Exercise brief. Convert all of the records below into a Markdown table with the columns Row and Line, giving each line its own numbered row. Leave out blank lines and the pictures.

Supplied data.
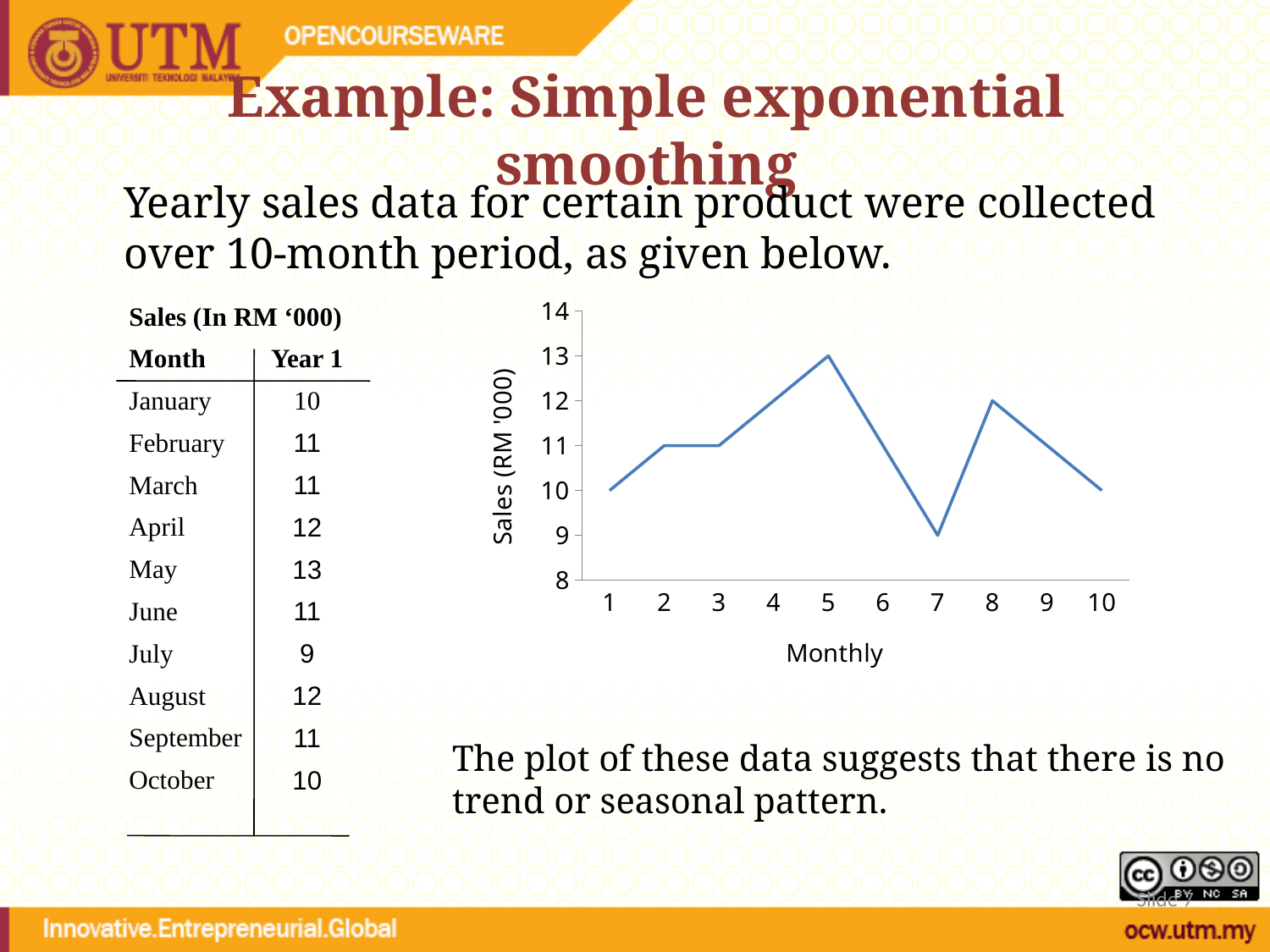
What is the difference between the sales value at month 5 and at month 7? 4 What kind of chart is shown on the slide? line chart What is the sales value at month 7 on the line chart? 9 What is the sales value at month 1 on the line chart? 10 How many data points are plotted on the line chart? 10 Which is larger on the line chart, the sales value at month 8 or at month 9? month 8 What is the label of the vertical axis on the line chart? Sales (RM '000) What is the sales value at month 5 on the line chart? 13 What is the label of the horizontal axis on the line chart? Monthly Which month has the highest sales value on the line chart? 5 Which month has the lowest sales value on the line chart? 7 Is the sales value at month 4 greater or less than 11? greater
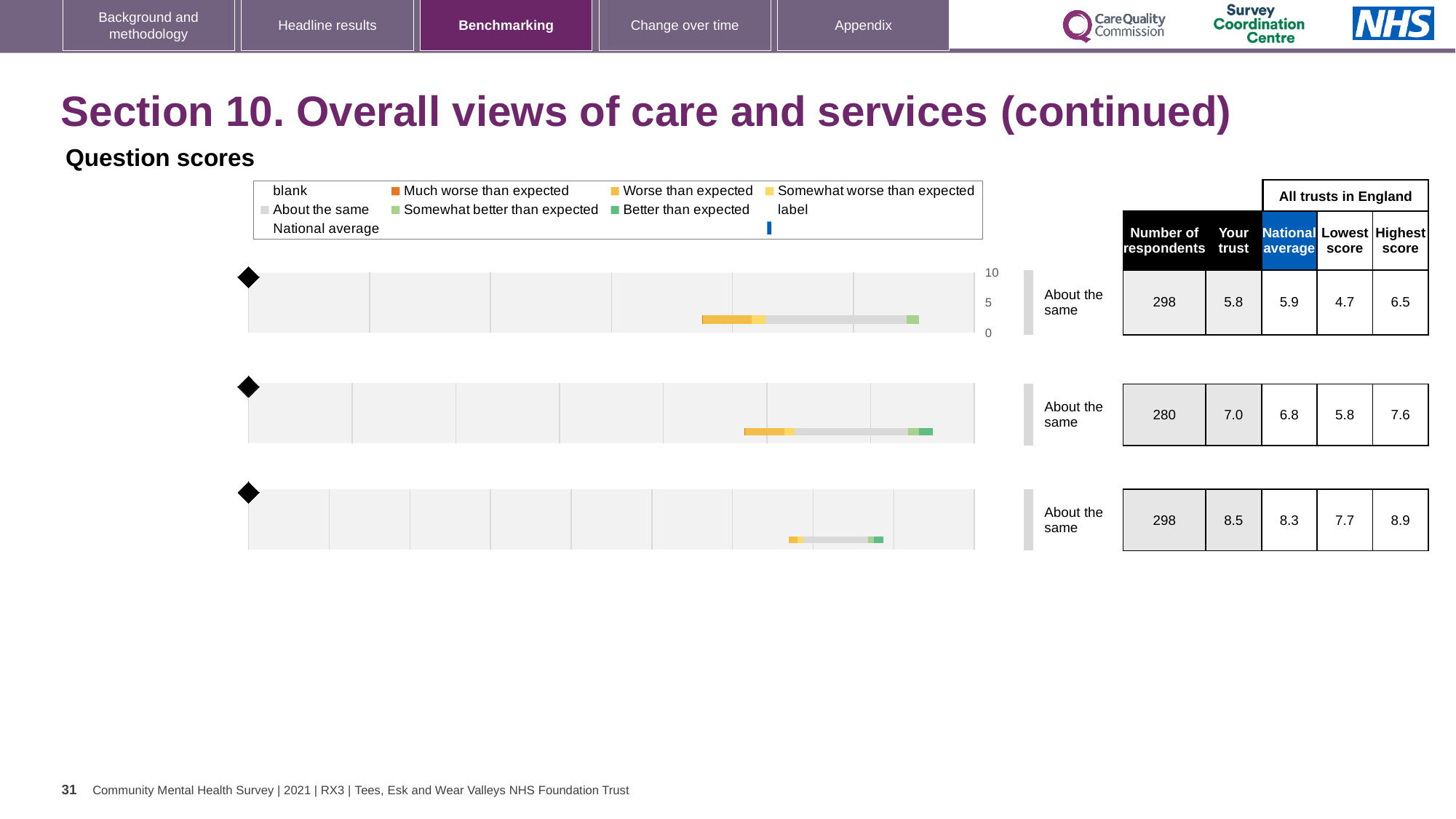
In the top chart, what is the National average score? 5.9 In the bottom chart, what is the Lowest score among all trusts in England? 7.7 In the middle chart, what is the Highest score among all trusts in England? 7.6 In the bottom chart, what is the difference between the Highest score and the Lowest score? 1.2 In the top chart, what is the score for Your trust? 5.8 What benchmark category is shown next to the middle chart? About the same In the top chart, is the Your trust score greater or less than 5? greater What kind of chart is used for each question score? Bar chart How many question charts are shown on the slide? 3 In the middle chart, how many respondents are there? 280 In the middle chart, how much higher is the Your trust score than the National average? 0.2 In the bottom chart, which is larger, the Your trust score or the National average? Your trust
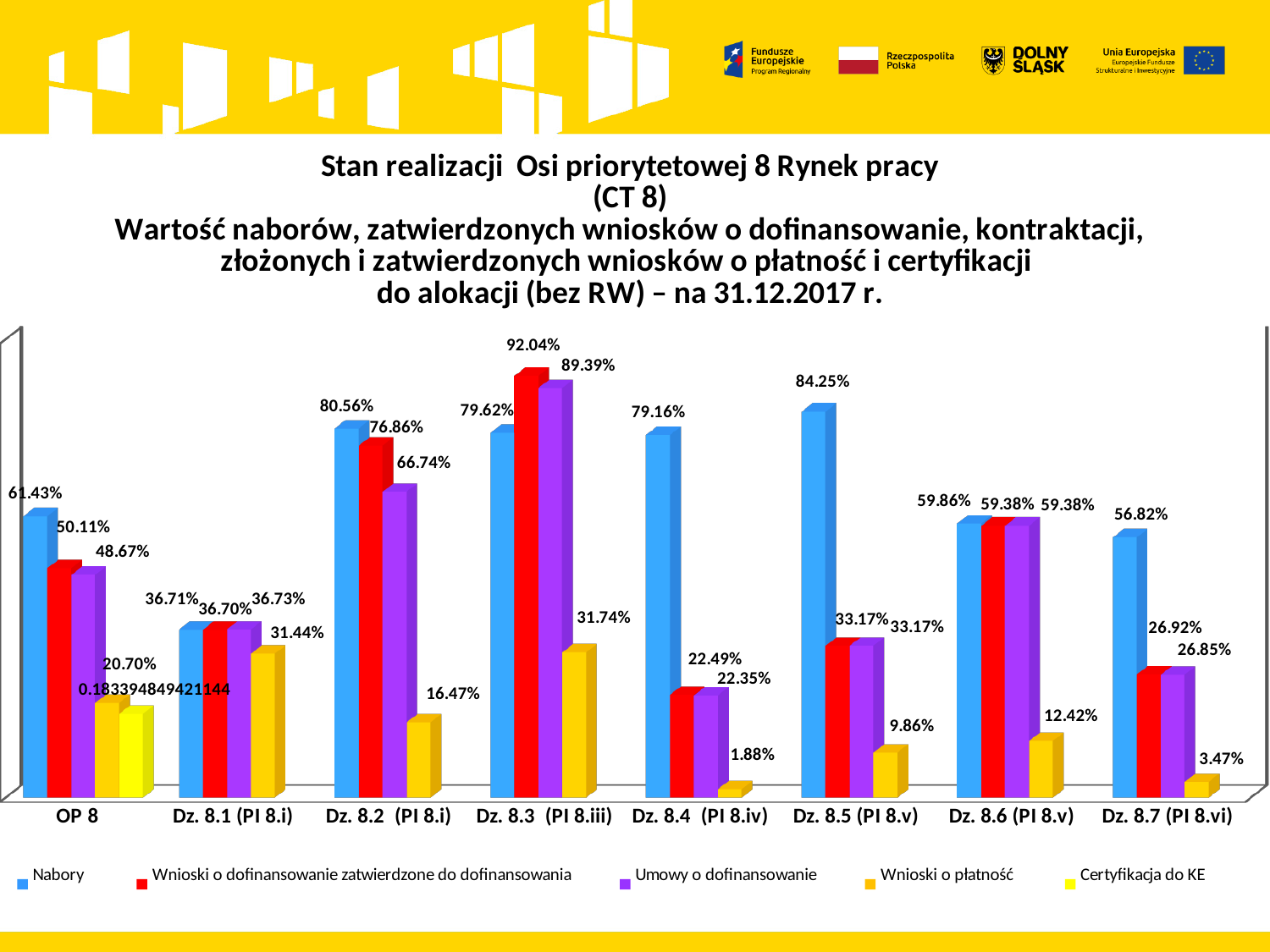
What is the value of Wnioski o płatność for Dz. 8.6 (PI 8.v)? 12.42% How many series does the legend list? 5 What is the value of Umowy o dofinansowanie for Dz. 8.7 (PI 8.vi)? 26.85% Which category has the lowest Wnioski o płatność value? Dz. 8.4 (PI 8.iv) For Dz. 8.3 (PI 8.iii), which is larger: Nabory or Wnioski o dofinansowanie zatwierdzone do dofinansowania? Wnioski o dofinansowanie zatwierdzone do dofinansowania What is the value of Wnioski o płatność for Dz. 8.4 (PI 8.iv)? 1.88% Which category has the highest Nabory value? Dz. 8.5 (PI 8.v) How many categories are shown on the x axis? 8 What is the value of Nabory for Dz. 8.5 (PI 8.v)? 84.25% What is the highest value shown anywhere on the chart? 92.04% What kind of chart is shown on the slide? Bar chart For Dz. 8.2 (PI 8.i), what is the difference between the Nabory value and the Wnioski o płatność value? 64.09 percentage points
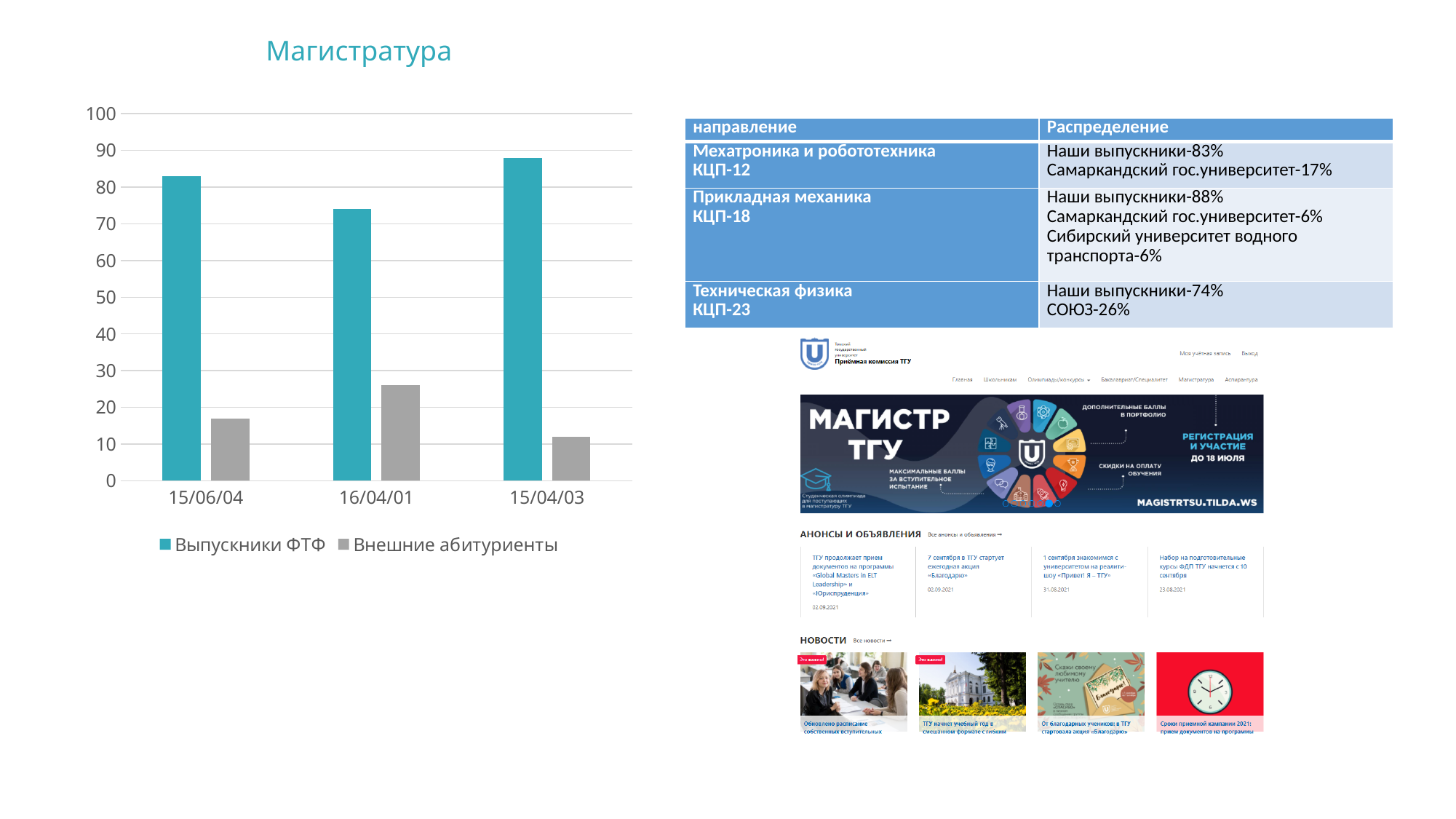
Is the value for Выпускники ФТФ at 15/06/04 greater or less than 80? greater Is the value for Выпускники ФТФ at 16/04/01 greater or less than 80? less Which category has the highest value for Выпускники ФТФ in the bar chart? 15/04/03 In the bar chart, which is larger at 15/04/03: Выпускники ФТФ or Внешние абитуриенты? Выпускники ФТФ Is the value for Внешние абитуриенты at 16/04/01 greater or less than 20? greater How many series does the legend of the bar chart list? 2 What colour are the bars for Внешние абитуриенты in the bar chart? grey Which category has the lowest value for Выпускники ФТФ in the bar chart? 16/04/01 Which category has the lowest value for Внешние абитуриенты in the bar chart? 15/04/03 How many categories are shown on the x axis of the bar chart? 3 Which category has the highest value for Внешние абитуриенты in the bar chart? 16/04/01 What kind of chart is shown on the left of the slide? bar chart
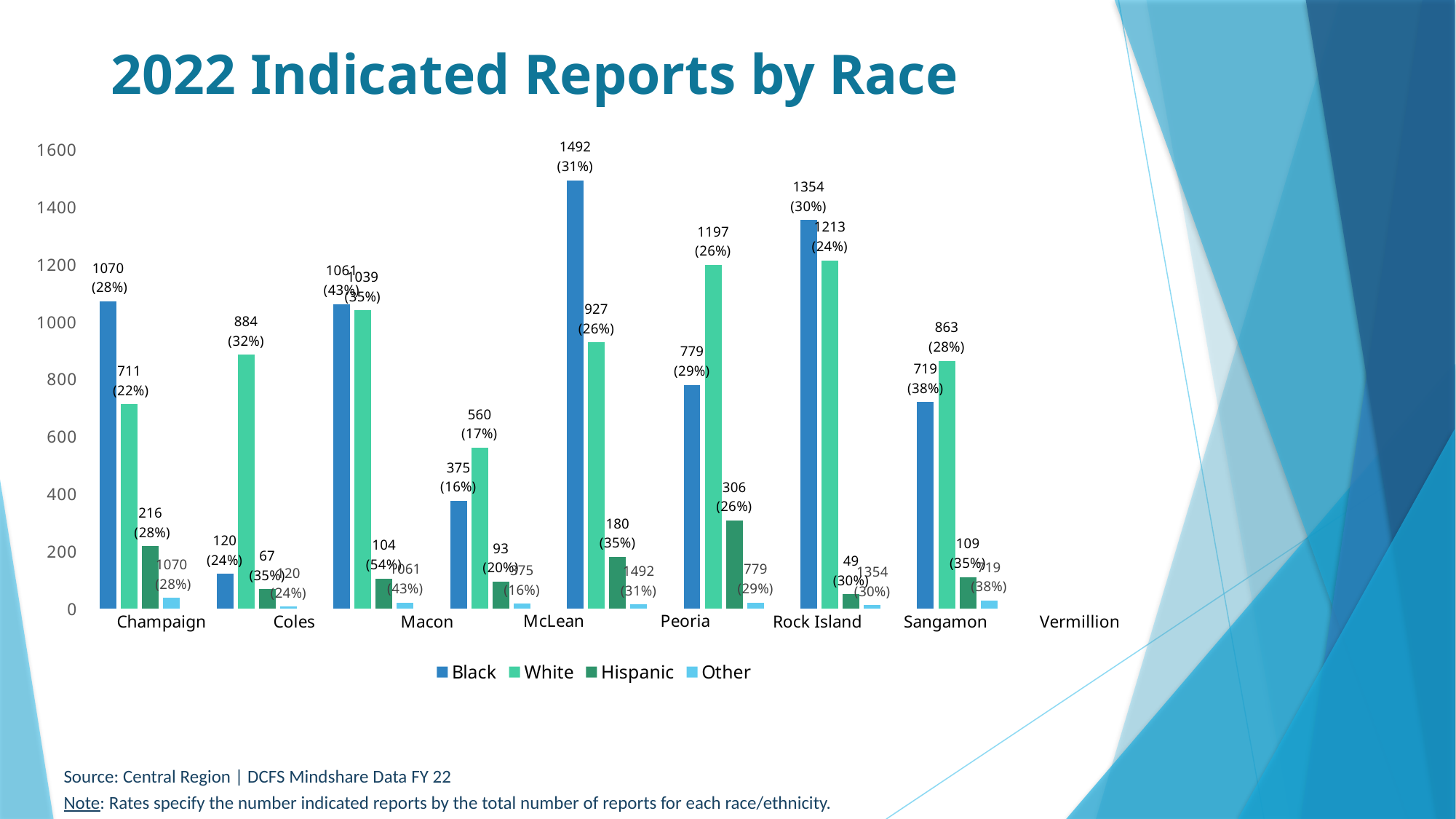
How many indicated reports are shown for Black in McLean? 1492 What is the value for Hispanic in Peoria? 306 What kind of chart is shown on the slide? Bar chart How many counties are listed along the x axis? 8 What is the difference between the Black and White values in Champaign? 359 What is the number of indicated reports for White in Coles? 884 Is the value for White in Sangamon greater or less than 800? greater How many series does the legend list? 4 What rate is shown in parentheses for Hispanic in Macon? 54% Which county has the lowest value for Hispanic? Rock Island Which county has the highest value for Black? McLean In Peoria, which is larger, the Black value or the White value? White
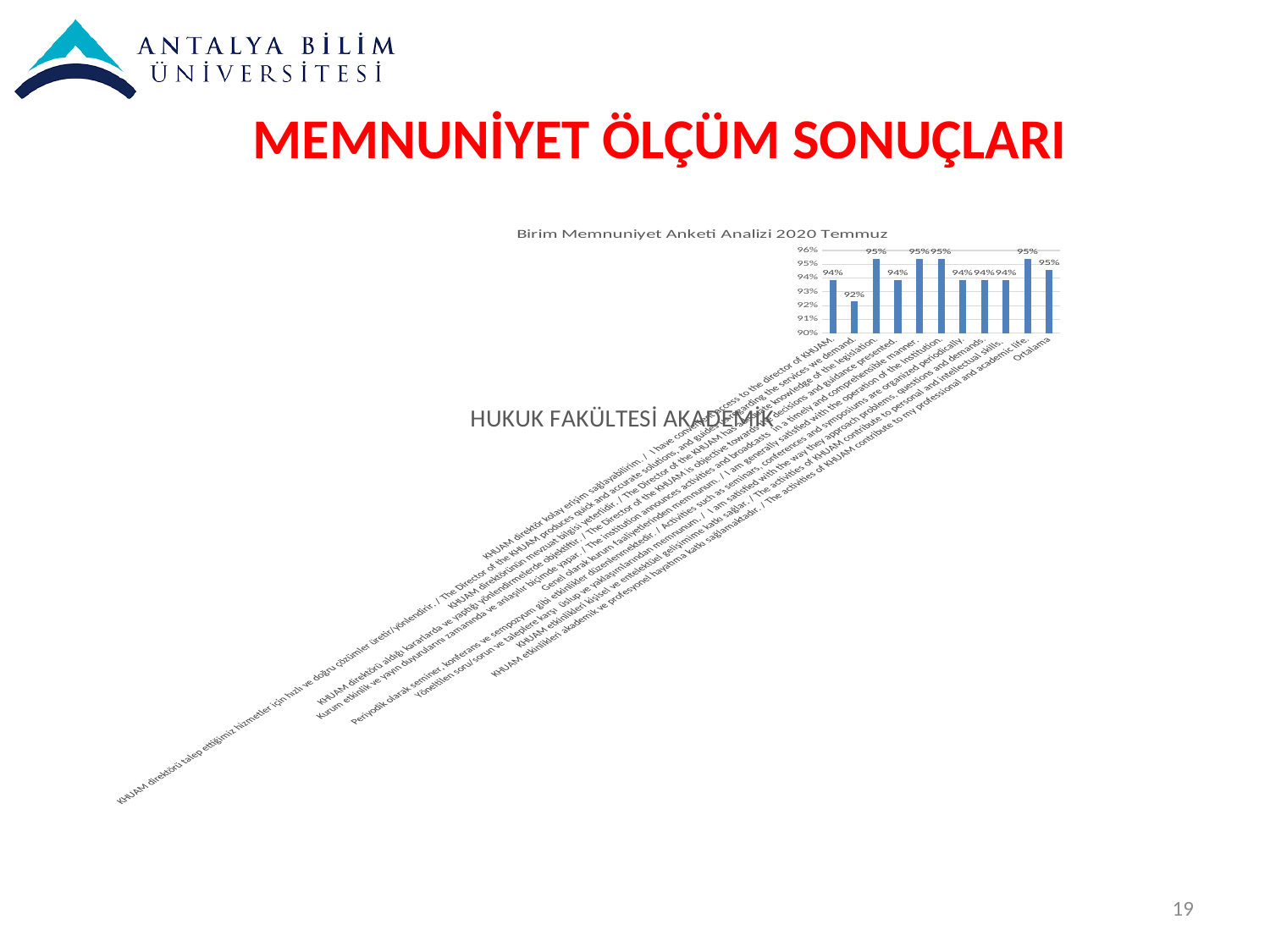
What is the value for the Ortalama category? 95% What is the title of the chart? Birim Memnuniyet Anketi Analizi 2020 Temmuz What kind of chart is shown on the slide? bar chart What is the value of the first bar on the left of the chart? 94% Is the lowest bar in the chart greater or less than 93%? less How many bars are plotted in the chart? 11 What is the difference between the Ortalama value and the lowest value in the chart? 3% Is the value for Ortalama greater or less than 94%? greater What is the lowest tick value shown on the vertical axis? 90% What is the lowest value shown in the chart? 92% Which is larger: the value for Ortalama or the value of the second bar from the left? Ortalama What is the value of the second bar from the left? 92%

Answer space.
| Row | Line |
|---|---|
| 1 | What is the difference between the sales value at month 5 and at month 7? 4 What kind of chart is shown on the slide? line chart What is the sales value at month 7 on the line chart? 9 What is the sales value at month 1 on the line chart? 10 How many data points are plotted on the line chart? 10 Which is larger on the line chart, the sales value at month 8 or at month 9? month 8 What is the label of the vertical axis on the line chart? Sales (RM '000) What is the sales value at month 5 on the line chart? 13 What is the label of the horizontal axis on the line chart? Monthly Which month has the highest sales value on the line chart? 5 Which month has the lowest sales value on the line chart? 7 Is the sales value at month 4 greater or less than 11? greater |
| 2 | In the top chart, what is the National average score? 5.9 In the bottom chart, what is the Lowest score among all trusts in England? 7.7 In the middle chart, what is the Highest score among all trusts in England? 7.6 In the bottom chart, what is the difference between the Highest score and the Lowest score? 1.2 In the top chart, what is the score for Your trust? 5.8 What benchmark category is shown next to the middle chart? About the same In the top chart, is the Your trust score greater or less than 5? greater What kind of chart is used for each question score? Bar chart How many question charts are shown on the slide? 3 In the middle chart, how many respondents are there? 280 In the middle chart, how much higher is the Your trust score than the National average? 0.2 In the bottom chart, which is larger, the Your trust score or the National average? Your trust |
| 3 | What is the value of Wnioski o płatność for Dz. 8.6 (PI 8.v)? 12.42% How many series does the legend list? 5 What is the value of Umowy o dofinansowanie for Dz. 8.7 (PI 8.vi)? 26.85% Which category has the lowest Wnioski o płatność value? Dz. 8.4 (PI 8.iv) For Dz. 8.3 (PI 8.iii), which is larger: Nabory or Wnioski o dofinansowanie zatwierdzone do dofinansowania? Wnioski o dofinansowanie zatwierdzone do dofinansowania What is the value of Wnioski o płatność for Dz. 8.4 (PI 8.iv)? 1.88% Which category has the highest Nabory value? Dz. 8.5 (PI 8.v) How many categories are shown on the x axis? 8 What is the value of Nabory for Dz. 8.5 (PI 8.v)? 84.25% What is the highest value shown anywhere on the chart? 92.04% What kind of chart is shown on the slide? Bar chart For Dz. 8.2 (PI 8.i), what is the difference between the Nabory value and the Wnioski o płatność value? 64.09 percentage points |
| 4 | Is the value for Выпускники ФТФ at 15/06/04 greater or less than 80? greater Is the value for Выпускники ФТФ at 16/04/01 greater or less than 80? less Which category has the highest value for Выпускники ФТФ in the bar chart? 15/04/03 In the bar chart, which is larger at 15/04/03: Выпускники ФТФ or Внешние абитуриенты? Выпускники ФТФ Is the value for Внешние абитуриенты at 16/04/01 greater or less than 20? greater How many series does the legend of the bar chart list? 2 What colour are the bars for Внешние абитуриенты in the bar chart? grey Which category has the lowest value for Выпускники ФТФ in the bar chart? 16/04/01 Which category has the lowest value for Внешние абитуриенты in the bar chart? 15/04/03 How many categories are shown on the x axis of the bar chart? 3 Which category has the highest value for Внешние абитуриенты in the bar chart? 16/04/01 What kind of chart is shown on the left of the slide? bar chart |
| 5 | How many indicated reports are shown for Black in McLean? 1492 What is the value for Hispanic in Peoria? 306 What kind of chart is shown on the slide? Bar chart How many counties are listed along the x axis? 8 What is the difference between the Black and White values in Champaign? 359 What is the number of indicated reports for White in Coles? 884 Is the value for White in Sangamon greater or less than 800? greater How many series does the legend list? 4 What rate is shown in parentheses for Hispanic in Macon? 54% Which county has the lowest value for Hispanic? Rock Island Which county has the highest value for Black? McLean In Peoria, which is larger, the Black value or the White value? White |
| 6 | What is the value for the Ortalama category? 95% What is the title of the chart? Birim Memnuniyet Anketi Analizi 2020 Temmuz What kind of chart is shown on the slide? bar chart What is the value of the first bar on the left of the chart? 94% Is the lowest bar in the chart greater or less than 93%? less How many bars are plotted in the chart? 11 What is the difference between the Ortalama value and the lowest value in the chart? 3% Is the value for Ortalama greater or less than 94%? greater What is the lowest tick value shown on the vertical axis? 90% What is the lowest value shown in the chart? 92% Which is larger: the value for Ortalama or the value of the second bar from the left? Ortalama What is the value of the second bar from the left? 92% |